The stage for a new era of electronic medicine has been set!!!!!!!!!
Implantable electronic systems and devices have undergone a unique transformation. This has become an important biomedical tool for monitoring and measuring all types of physiological responses. Advances in the area of MEMS and lab on chip biomedical systems have helped in the development of rapid diagnostics.
Today, implanted electronics have started to interface with the wearable and pervasive networks. The smart implantable electronics are passive and they broadcast the signals effectively. Implantable electronics like pacemakers are old hat, but these kinds of implants are limited by the fact that they must be encased to protect them from the body, and vice versa. But in the quest to make our bodies ever more bionic, researchers are striving to bring out implanted electronics to a new live.
Characteristics of Implanted Systems
1. Implantable electronic systems perform:
- A telemetry function.
- Collects Biological data.
- Performs a teleactuation function.
2. All implanted systems consists of many fundamental components;
- Indwelling module
- External device.
Indwelling module: It resides within the host body.
External device: It is located outside the body.
3. The external module transmits information to and from the internal module and deliver power to the indwelling component of the device.
4. The indwelling module consists of electronic, biological, chemical or mechanical components. In sensing electronic implants, the indwelling sensors detect, collect and translate the desired biological and physiological parameters into electrical signals.
5. These signals are then modulated by the interface electronics and transferred by means of an inductive coupling link to the external receiver component, where the data is recorded and analyzed.
6. In stimulation implantable systems, the external component is used to wirelessly transmit commands to the indwelling component, where they are processed by the interface electronic circuitry to produce a range of electrical stimuli. The produced electrical currents are then delivered to tissues and nervous structure by means of electrodes.
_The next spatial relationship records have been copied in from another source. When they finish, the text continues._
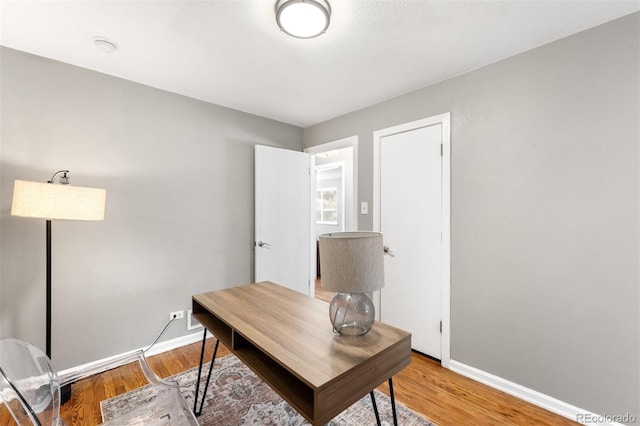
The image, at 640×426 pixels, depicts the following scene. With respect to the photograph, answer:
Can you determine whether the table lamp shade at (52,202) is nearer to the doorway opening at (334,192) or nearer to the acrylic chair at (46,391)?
the acrylic chair at (46,391)

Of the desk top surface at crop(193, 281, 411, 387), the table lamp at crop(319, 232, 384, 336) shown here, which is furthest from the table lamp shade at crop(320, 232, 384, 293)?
the desk top surface at crop(193, 281, 411, 387)

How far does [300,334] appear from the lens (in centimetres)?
121

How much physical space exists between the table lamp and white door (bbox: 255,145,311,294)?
209 centimetres

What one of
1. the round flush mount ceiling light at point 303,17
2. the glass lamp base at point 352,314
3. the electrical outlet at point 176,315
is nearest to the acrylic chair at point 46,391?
the glass lamp base at point 352,314

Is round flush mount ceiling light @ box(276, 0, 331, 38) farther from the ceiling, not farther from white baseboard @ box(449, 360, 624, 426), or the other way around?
white baseboard @ box(449, 360, 624, 426)

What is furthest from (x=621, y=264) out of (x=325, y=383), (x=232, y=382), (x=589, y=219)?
(x=232, y=382)

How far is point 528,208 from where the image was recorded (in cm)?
194

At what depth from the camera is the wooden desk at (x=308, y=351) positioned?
922 mm

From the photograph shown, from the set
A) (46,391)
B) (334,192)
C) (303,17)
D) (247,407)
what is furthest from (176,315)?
(334,192)

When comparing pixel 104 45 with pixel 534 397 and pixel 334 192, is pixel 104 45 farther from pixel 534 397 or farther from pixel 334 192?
pixel 334 192

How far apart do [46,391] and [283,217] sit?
2.43m

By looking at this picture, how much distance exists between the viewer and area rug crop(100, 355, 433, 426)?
172 cm

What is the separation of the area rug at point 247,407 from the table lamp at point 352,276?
3.01 feet

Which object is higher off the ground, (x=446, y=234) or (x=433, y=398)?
(x=446, y=234)
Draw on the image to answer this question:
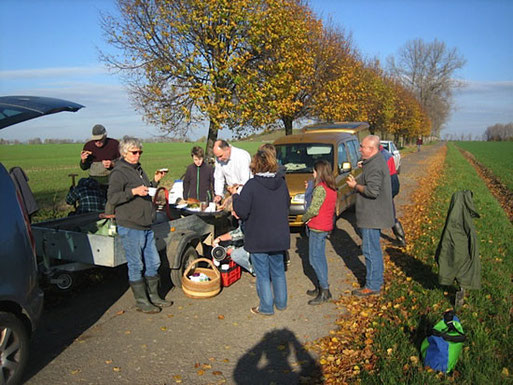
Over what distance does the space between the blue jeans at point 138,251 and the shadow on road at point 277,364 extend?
1.68 meters

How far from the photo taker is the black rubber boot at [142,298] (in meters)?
5.18

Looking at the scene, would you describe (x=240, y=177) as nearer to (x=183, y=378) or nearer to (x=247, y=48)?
(x=183, y=378)

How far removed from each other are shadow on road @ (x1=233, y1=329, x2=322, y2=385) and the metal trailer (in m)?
1.90

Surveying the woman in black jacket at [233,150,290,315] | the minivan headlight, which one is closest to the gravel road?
the woman in black jacket at [233,150,290,315]

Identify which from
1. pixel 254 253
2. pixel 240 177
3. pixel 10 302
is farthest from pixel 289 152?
pixel 10 302

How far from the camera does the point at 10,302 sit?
11.6ft

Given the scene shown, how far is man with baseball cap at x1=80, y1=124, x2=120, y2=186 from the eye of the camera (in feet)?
24.8

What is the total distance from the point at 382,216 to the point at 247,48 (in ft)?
34.6

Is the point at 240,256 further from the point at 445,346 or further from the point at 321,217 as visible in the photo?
the point at 445,346

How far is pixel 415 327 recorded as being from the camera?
4.70 m

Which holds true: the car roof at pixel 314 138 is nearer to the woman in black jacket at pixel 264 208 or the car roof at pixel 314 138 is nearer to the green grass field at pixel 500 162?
the woman in black jacket at pixel 264 208

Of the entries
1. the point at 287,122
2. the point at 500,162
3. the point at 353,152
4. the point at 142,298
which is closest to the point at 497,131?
the point at 500,162

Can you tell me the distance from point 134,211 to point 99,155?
127 inches

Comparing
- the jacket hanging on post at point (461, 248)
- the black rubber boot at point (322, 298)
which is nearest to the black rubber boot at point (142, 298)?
the black rubber boot at point (322, 298)
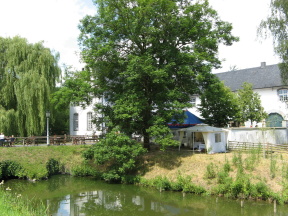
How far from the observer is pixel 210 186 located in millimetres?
13305

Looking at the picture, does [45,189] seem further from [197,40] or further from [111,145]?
[197,40]

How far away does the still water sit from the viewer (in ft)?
36.2

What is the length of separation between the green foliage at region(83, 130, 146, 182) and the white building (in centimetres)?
748

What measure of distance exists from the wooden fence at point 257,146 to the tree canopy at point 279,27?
4.70 m

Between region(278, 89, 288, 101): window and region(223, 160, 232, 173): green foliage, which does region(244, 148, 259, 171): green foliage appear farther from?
region(278, 89, 288, 101): window

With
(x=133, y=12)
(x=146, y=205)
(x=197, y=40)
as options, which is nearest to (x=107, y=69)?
(x=133, y=12)

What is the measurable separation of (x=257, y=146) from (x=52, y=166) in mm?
13195

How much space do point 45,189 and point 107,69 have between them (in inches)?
312

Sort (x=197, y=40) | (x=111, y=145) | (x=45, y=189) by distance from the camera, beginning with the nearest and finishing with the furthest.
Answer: (x=45, y=189), (x=111, y=145), (x=197, y=40)

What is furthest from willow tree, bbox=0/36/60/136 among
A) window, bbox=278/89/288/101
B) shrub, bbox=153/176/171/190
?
window, bbox=278/89/288/101

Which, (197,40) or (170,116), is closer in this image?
(170,116)

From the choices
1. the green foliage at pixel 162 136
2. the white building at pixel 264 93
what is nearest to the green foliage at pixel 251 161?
the green foliage at pixel 162 136

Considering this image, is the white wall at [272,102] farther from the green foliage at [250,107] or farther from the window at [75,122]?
the window at [75,122]

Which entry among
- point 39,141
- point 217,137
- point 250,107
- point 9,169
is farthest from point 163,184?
point 250,107
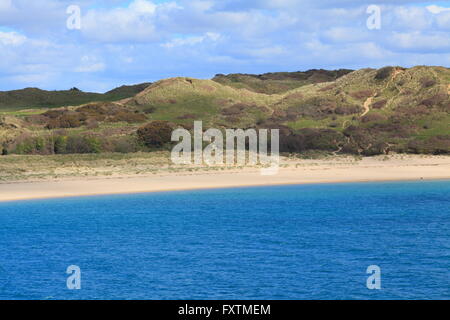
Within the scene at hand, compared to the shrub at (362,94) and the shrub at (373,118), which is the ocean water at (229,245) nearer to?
the shrub at (373,118)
7. A closed loop system encompasses both the indwelling sensing and the stimulation components, and all information transfer and processing takes place within the body of the patient.
Some Unique Implantable Electronic Devices
David Blaauw, a professor of electrical engineer and computer science at the University of Michigan in Ann Arbor has developed an injectable radio, one of the latest and unique implanted electronic devices.
The injectable radio consists of a small radio that sends a radio signal of about 50cm away.
Some of its requirements are:
- A radio , and
- A Processor.
Some of the key requirements that we must have in an injectable radio are;
The antenna design in the injectable radio can be of a terrestrial radio which is as big as a possible helping to send powerful signals as far as possible. Shi, one of the professors at the Michigan group codesigned the broadcast antenna design with a exterior receiving antenna. These are matched in the way that allows the receiver to pick up a weak signal from inside of the body.
Power source is the second requirement. The power required for the radio is only 15nW. But inorder to send a signal it consumes a large amount of power.
The group designed a battery. Inorder to reduce the current, a capacitor is attached to the battery. The energy developed is then given to the antenna. The battery can be recharged by a photovoltaic cell sensitive to the ambient infrared light passing through the body.
The encoding method is used here since the bits are more spread out from the radio.
2. Smart Bandage that track and treat your wound
The researchers of MIT developed a new bandage incorporating electronics and also drugs. This bandage is really flexible and helps in providing a full movement while it is being applied to the knee or elbow.
The temperature related electronics helps in automatically releasing medicine to fight infections. The "smart wound dressing" is made of a rubbery hydrogel matrix that is 90 percent water, one designed specifically to replicate the qualities of human tissue. The gel creates a strong bond with materials such as titanium, aluminum, silicon, ceramic, gold, and other substances that are commonly used to build electronics.
Titanium runs through the gel to make the bandage conductive which allows a number of electronic devices to be embedded. LED lights flash when the wound reaches at a certain temperature low. The reservoirs drill to the hydrogel and travel to the wound via channels cut in the matrix.
The upcoming step is that the doctor will alert through the remote process. A small hydrogel device is present which helps in serving the glucose sensor. Also, it helps in triggering the response from the immune system.
The researchers came up with the medical devices as small as a rice grain. This is applied to the electronic medical implants like pacemakers. Inside the human body, it aims a big power pack. The team provides a riff on the technology, to power electric smartphones and other devices. Electricity passes through coil in a power source, creating an electromagnetic field. A corresponding device in the setup provides or creates an electric smartphones. In those setups, electricity passes through a coil in a power source, which creates an electromagnetic field.
The coil in the device collects the energy from the field. This results in inducing a current which powers the device or charges a battery. This type of wave known as near field can’t travel far or pass through the tissue.
This charging system helps to power electronics and other devices. It creates an electromagnetic field and the coil in the device takes the energy being generated and produces current.
Her 2-mm-by-3-mm electronic implant is powered through the body with a credit-card-sized source (charged independently) outside it. Her team found a unique method to manipulate the waves so that they propagate and pass through live tissue. The power source generates near-field electromagnetic waves of a specific pattern. As the pulses hit and interact with live tissue, they become a new type of wave, called “mid-field.